Assis face au mont Royal, hébergeant le campus de l’UdeM, il refuse cependant de s’identifier comme étant le meilleur joueur. Mais cette montagne, elle est à lui désormais. Il y règne en roi et maître. À l’entrée du CEPSUM, son visage est la première chose apparente, car sa photo est placée en très gros format juste après la porte d’entrée.

« Je ne savais même pas qu’il y en avait une. Je n’ai jamais remarqué », précise-t-il.

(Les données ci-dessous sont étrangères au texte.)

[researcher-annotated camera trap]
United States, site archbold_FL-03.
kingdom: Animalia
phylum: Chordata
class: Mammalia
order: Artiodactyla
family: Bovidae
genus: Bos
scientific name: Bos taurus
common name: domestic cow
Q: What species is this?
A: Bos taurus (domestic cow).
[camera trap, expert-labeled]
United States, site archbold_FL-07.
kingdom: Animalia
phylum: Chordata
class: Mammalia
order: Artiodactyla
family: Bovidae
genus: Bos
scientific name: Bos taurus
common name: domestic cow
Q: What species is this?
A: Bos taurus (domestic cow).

Comme un riche héritier inconscient de sa fortune, Sénécal semble parfois négliger la réputation qui précède son nom.

L’image

L’étudiant à HEC Montréal en est à sa troisième année d’admissibilité avec les Carabins. Pourtant, rien n’a changé chez lui depuis son arrivée. Mis à part quelques tatouages supplémentaires et une coupe de cheveux différente, l’image qu’il a choisi de projeter est la même qu’à ses débuts.

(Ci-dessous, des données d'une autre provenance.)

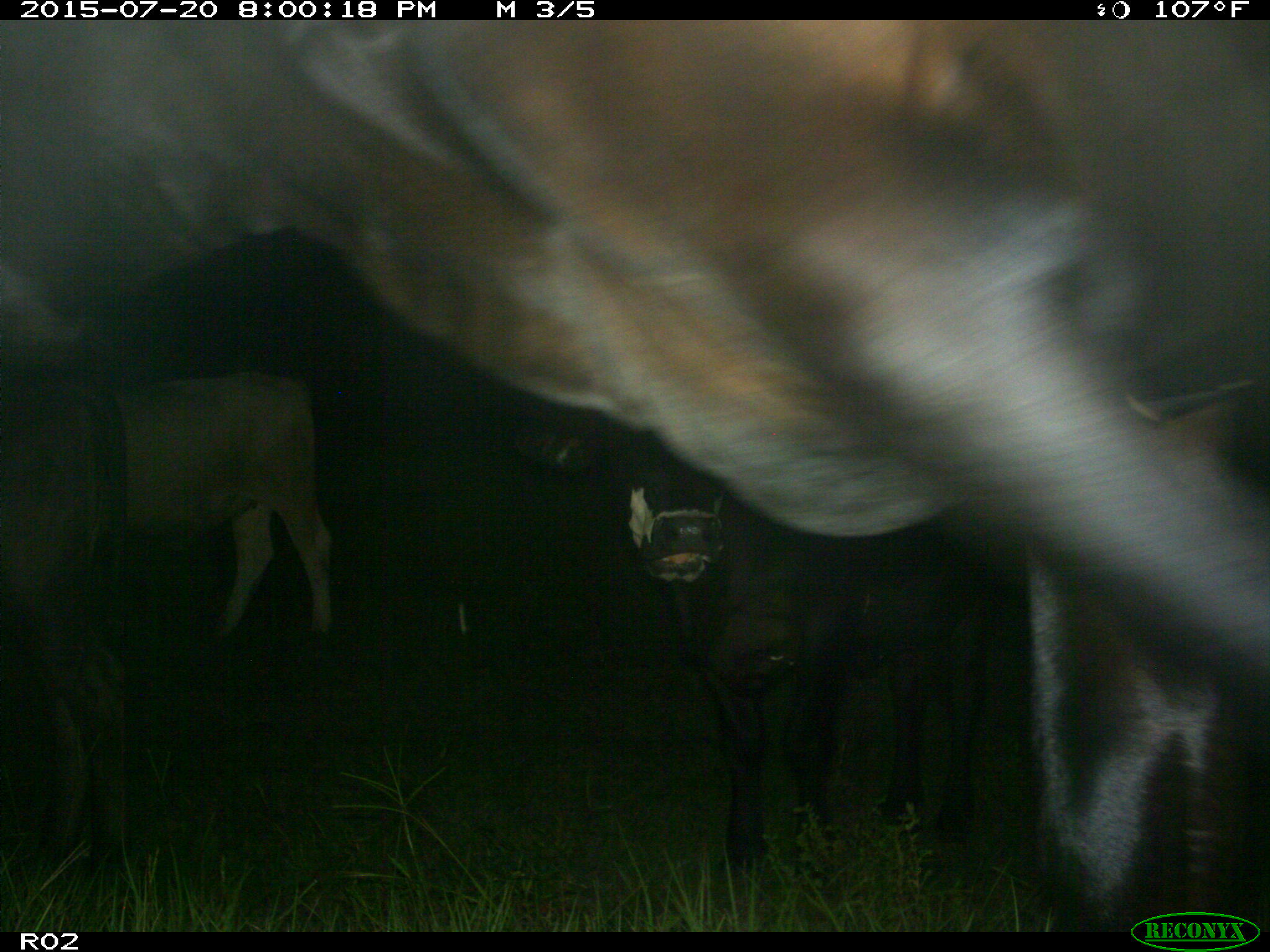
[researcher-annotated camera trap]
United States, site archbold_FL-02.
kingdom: Animalia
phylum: Chordata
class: Mammalia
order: Artiodactyla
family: Bovidae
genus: Bos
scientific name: Bos taurus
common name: domestic cow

Sur Instagram, il compte seulement six publications. Sur Facebook, il n’a même pas de photo de profil. « Ce n’est pas quelque chose qui fait partie de mon quotidien. Je n’aime pas trop publier des trucs sur ma vie. J’aime ça, garder mes trucs pour moi », explique-t-il.

Homme de peu de mots, Sénécal préfère de loin s’exprimer sur le terrain. « Il y a une différence entre moi qui suis au football et moi dans la vie privée. »

Il reste qu’il souhaite tout de même marquer son passage sur la montagne. « C’est important de laisser une bonne marque », croit-il. Pour lui, le plus bel héritage serait de ramener la Coupe Vanier à la maison.

PHOTO ROBERT SKINNER, LA PRESSE

Jonathan Sénécal

En 2021, il s’était incliné en demi-finale du championnat canadien. L’année dernière, les Carabins ont baissé pavillon en finale du championnat provincial. « Quand on a perdu la Coupe Dunsmore, ç’a été un gros facteur de motivation. Perdre par un point à la dernière seconde, c’est crève-cœur. »

Sénécal est donc arrivé au camp d’entraînement plus rapide, plus agile, en plus d’avoir ajouté du muscle à sa charpente. Le quart de 6 pi et 200 lb mesurera son succès ainsi cette saison : « J’aimerais que mes receveurs aient tous des statistiques égales, rétorque-t-il. Ça prouve qu’on est capables de bien distribuer le ballon. Si chaque receveur peut avoir 50 verges par match, admettons, ce serait énorme pour notre attaque. »

Vers les rangs professionnels

Il reste deux saisons à Sénécal avant d’être admissible au repêchage de la Ligue canadienne de football (LCF). La représentation québécoise au poste de quart-arrière dans la LCF a été quasi nulle au cours des dernières décennies. En ce moment, Sénécal est le mieux placé pour éventuellement renverser la tendance.

« C’est sûr que c’est quelque chose que j’aimerais, avoue-t-il, mais il peut arriver plein de choses. Mais c’est sûr que je me prépare pour ça. »

Habituellement, les quarts-arrières efficaces dans le RSEQ finissent avec des postes de réservistes ou sont simplement affectés à une autre position une fois dans la LCF. Comme si les quarts d’ici n’étaient pas assez bons. « Je vais essayer de prouver le contraire », affirme calmement Sénécal.

À son avis, cependant, le lieu de naissance n’a rien à voir avec les occasions. Les meilleurs doivent être les meilleurs, tout simplement, sans égard à la province ou au pays d’origine.

Je pense qu’un bon quart-arrière, peu importe d’où il vient, il va jouer. Le coach veut gagner. C’est une business.

Jonathan Sénécal

Et dans ce domaine, Sénécal s’y connaît. Il terminera son baccalauréat en finances la session prochaine. Il poursuivra ensuite ses études en faisant un diplôme d’études supérieures spécialisées. « Je suis venu à l’université pour avoir un diplôme. »

Il a quitté l’Université du Connecticut, une formation de la NCAA, au profit des Carabins et de l’Université de Montréal. « Je n’aurais pas pu faire un meilleur choix en revenant », jure-t-il.

Aux États-Unis, il aurait sans doute été un grain de sable dans le désert. Trois ans plus tard, il est le roi de la montagne.